Integration of Ultrasound in Medical Education at United States Medical Schools: A National Survey of Directors' Experiences.

J Ultrasound Med 2016 Feb 18;35(2):413-9. Epub 2016 Jan 18.

Department of Emergency Medicine and Department of Medicine, Division of Pulmonary and Critical Care, Loma Linda University Medical Center, Loma Linda, California USA (V.A.D.); School of Medicine, Loma Linda University, Loma Linda, California USA (J.Y.F., S.L.); Department of Emergency Medicine, University of California, Los Angeles, California (A.C.); Department of Emergency Medicine, University of California, Irvine, California (J.C.F.); and Department of Medicine, University of South Carolina, Columbia, South Carolina USA (M.B.).

Objectives: Despite the rise of ultrasound in medical education (USMED), multiple barriers impede the implementation of such curricula in medical schools. No studies to date have surveyed individuals who are successfully championing USMED programs. This study aimed to investigate the experiences with ultrasound integration as perceived by active USMED directors across the United States.

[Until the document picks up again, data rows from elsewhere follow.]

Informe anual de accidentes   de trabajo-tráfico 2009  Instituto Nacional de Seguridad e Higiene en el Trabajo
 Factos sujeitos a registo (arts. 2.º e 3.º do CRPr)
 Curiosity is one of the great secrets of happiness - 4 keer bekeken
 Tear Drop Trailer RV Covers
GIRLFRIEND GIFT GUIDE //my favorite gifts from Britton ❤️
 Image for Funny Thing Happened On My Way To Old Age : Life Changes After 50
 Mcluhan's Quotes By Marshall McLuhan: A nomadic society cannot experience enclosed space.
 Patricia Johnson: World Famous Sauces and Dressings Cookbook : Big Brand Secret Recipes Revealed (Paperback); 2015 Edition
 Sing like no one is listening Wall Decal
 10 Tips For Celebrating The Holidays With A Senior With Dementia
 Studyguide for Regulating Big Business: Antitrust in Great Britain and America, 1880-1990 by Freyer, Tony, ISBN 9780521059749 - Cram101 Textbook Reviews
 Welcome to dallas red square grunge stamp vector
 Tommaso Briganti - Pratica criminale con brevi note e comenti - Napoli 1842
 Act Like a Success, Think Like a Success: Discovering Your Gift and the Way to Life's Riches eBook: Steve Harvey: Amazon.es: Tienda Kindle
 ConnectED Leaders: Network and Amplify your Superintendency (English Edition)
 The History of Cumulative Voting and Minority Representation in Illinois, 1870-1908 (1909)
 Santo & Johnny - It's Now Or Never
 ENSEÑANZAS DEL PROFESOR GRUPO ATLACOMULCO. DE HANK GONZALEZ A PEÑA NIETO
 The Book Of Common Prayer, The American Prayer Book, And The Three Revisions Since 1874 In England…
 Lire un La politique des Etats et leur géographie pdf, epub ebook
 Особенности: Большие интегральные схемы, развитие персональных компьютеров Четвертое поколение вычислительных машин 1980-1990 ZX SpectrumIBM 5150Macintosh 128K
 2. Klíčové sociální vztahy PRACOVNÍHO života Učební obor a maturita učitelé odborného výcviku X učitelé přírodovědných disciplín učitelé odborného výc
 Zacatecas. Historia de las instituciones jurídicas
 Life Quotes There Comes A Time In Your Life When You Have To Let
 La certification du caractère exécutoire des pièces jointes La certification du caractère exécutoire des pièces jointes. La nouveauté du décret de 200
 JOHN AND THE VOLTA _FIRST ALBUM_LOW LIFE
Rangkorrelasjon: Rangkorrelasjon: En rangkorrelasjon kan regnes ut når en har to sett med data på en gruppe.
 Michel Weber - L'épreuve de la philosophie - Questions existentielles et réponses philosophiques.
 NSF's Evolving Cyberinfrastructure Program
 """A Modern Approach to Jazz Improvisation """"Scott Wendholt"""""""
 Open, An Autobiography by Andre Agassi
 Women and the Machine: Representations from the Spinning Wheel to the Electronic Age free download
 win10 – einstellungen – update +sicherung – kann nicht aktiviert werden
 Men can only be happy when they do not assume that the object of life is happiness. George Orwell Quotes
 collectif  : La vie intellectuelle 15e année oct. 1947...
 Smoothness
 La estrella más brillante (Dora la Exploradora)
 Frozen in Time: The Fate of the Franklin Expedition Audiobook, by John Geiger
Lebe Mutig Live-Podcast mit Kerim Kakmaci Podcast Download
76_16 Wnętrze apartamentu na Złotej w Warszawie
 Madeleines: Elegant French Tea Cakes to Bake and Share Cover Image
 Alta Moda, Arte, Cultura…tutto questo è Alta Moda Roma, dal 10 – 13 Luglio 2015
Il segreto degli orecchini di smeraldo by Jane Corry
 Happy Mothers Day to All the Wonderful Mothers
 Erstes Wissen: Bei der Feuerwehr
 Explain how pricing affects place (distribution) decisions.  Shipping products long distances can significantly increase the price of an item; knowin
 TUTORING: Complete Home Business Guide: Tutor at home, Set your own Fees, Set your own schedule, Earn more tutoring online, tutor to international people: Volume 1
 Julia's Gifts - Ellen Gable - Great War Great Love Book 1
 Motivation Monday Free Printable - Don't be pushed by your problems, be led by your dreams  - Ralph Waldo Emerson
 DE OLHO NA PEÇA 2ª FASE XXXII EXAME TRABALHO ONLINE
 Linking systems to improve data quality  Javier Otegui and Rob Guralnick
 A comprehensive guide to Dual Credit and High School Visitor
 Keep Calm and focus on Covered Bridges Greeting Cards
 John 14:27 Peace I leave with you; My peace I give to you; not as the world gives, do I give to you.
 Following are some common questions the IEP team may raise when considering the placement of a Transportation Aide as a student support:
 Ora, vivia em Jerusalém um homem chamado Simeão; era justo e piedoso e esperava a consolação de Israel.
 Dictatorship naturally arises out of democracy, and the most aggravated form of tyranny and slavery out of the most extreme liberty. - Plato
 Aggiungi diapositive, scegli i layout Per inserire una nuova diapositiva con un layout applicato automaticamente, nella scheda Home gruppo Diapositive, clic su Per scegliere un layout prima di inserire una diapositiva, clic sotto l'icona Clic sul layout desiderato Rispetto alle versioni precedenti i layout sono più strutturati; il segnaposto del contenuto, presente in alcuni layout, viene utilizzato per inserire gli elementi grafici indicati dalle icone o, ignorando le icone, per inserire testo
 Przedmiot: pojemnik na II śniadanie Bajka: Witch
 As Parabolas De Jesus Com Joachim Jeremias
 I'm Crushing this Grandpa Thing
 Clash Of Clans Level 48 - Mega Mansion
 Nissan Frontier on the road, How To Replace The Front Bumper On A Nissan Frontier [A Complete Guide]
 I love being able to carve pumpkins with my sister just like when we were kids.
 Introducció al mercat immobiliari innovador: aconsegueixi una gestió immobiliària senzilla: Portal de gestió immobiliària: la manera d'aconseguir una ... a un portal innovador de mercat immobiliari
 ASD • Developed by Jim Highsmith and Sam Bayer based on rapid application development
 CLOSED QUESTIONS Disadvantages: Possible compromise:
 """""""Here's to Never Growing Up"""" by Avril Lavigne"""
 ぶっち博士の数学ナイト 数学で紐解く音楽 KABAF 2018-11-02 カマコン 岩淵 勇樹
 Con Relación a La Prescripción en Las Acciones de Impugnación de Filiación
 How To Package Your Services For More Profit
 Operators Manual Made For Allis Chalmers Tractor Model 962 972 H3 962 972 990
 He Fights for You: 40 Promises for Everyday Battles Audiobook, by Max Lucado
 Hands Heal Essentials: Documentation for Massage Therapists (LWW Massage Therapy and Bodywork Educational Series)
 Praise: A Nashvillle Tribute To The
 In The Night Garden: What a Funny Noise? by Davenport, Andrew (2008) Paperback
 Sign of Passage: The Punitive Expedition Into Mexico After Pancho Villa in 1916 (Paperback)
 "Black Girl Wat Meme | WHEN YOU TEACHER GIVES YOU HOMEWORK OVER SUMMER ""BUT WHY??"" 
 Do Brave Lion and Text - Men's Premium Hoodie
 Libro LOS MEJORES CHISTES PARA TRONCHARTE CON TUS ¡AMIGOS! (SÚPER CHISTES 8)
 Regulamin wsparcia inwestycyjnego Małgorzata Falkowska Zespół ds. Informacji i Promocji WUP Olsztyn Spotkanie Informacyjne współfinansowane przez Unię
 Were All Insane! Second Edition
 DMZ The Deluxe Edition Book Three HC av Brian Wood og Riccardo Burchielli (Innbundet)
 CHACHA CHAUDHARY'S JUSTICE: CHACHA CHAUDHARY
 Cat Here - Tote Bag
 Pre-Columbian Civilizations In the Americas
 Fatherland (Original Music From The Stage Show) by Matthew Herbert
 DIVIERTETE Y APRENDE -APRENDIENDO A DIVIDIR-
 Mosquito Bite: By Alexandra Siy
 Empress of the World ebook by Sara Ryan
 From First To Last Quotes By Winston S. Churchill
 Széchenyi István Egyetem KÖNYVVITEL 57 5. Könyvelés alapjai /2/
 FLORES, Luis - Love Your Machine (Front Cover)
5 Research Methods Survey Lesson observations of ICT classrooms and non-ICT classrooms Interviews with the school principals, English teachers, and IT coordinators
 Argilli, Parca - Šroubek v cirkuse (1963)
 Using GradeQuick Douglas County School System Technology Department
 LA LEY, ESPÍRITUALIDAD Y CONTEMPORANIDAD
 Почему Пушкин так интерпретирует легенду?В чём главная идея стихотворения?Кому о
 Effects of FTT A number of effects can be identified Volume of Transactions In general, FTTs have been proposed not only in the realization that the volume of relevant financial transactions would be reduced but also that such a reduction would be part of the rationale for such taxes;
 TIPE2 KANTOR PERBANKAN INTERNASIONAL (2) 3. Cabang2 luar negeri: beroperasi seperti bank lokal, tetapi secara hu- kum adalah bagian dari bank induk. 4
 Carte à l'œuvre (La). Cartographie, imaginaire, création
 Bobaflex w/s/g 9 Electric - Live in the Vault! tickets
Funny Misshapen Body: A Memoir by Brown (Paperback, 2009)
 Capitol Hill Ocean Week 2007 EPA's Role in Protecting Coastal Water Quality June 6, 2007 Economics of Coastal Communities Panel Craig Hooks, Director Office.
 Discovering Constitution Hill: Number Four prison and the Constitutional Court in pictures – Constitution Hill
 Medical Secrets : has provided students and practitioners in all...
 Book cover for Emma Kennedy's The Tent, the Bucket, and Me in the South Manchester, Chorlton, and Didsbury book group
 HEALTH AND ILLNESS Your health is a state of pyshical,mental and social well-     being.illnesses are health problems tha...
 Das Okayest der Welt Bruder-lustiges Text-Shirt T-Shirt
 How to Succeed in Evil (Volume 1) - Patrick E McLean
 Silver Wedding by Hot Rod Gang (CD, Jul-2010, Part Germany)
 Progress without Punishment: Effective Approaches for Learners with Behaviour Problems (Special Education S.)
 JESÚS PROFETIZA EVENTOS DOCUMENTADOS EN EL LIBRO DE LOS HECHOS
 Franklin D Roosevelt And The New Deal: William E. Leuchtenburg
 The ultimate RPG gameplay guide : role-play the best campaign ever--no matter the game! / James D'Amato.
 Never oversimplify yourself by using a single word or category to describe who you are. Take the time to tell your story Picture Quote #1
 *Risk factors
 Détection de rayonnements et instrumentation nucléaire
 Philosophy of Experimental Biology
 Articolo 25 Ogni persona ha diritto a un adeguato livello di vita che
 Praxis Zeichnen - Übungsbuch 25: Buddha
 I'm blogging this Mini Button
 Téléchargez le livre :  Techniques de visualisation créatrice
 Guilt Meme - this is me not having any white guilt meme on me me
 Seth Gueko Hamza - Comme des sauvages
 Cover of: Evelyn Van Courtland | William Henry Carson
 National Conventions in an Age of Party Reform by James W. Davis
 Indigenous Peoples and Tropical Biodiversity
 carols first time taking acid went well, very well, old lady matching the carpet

Methods: In 2014, all allopathic and osteopathic medical schools in the United States were contacted regarding their status with ultrasound education. For schools with required point-of-care ultrasound curricula, we identified the USMED directors in charge of the ultrasound programs and sent them a 27-question survey. The survey included background information about the directors, ultrasound program details, the barriers directors faced toward implementation, and the directors' attitudes toward ultrasound education.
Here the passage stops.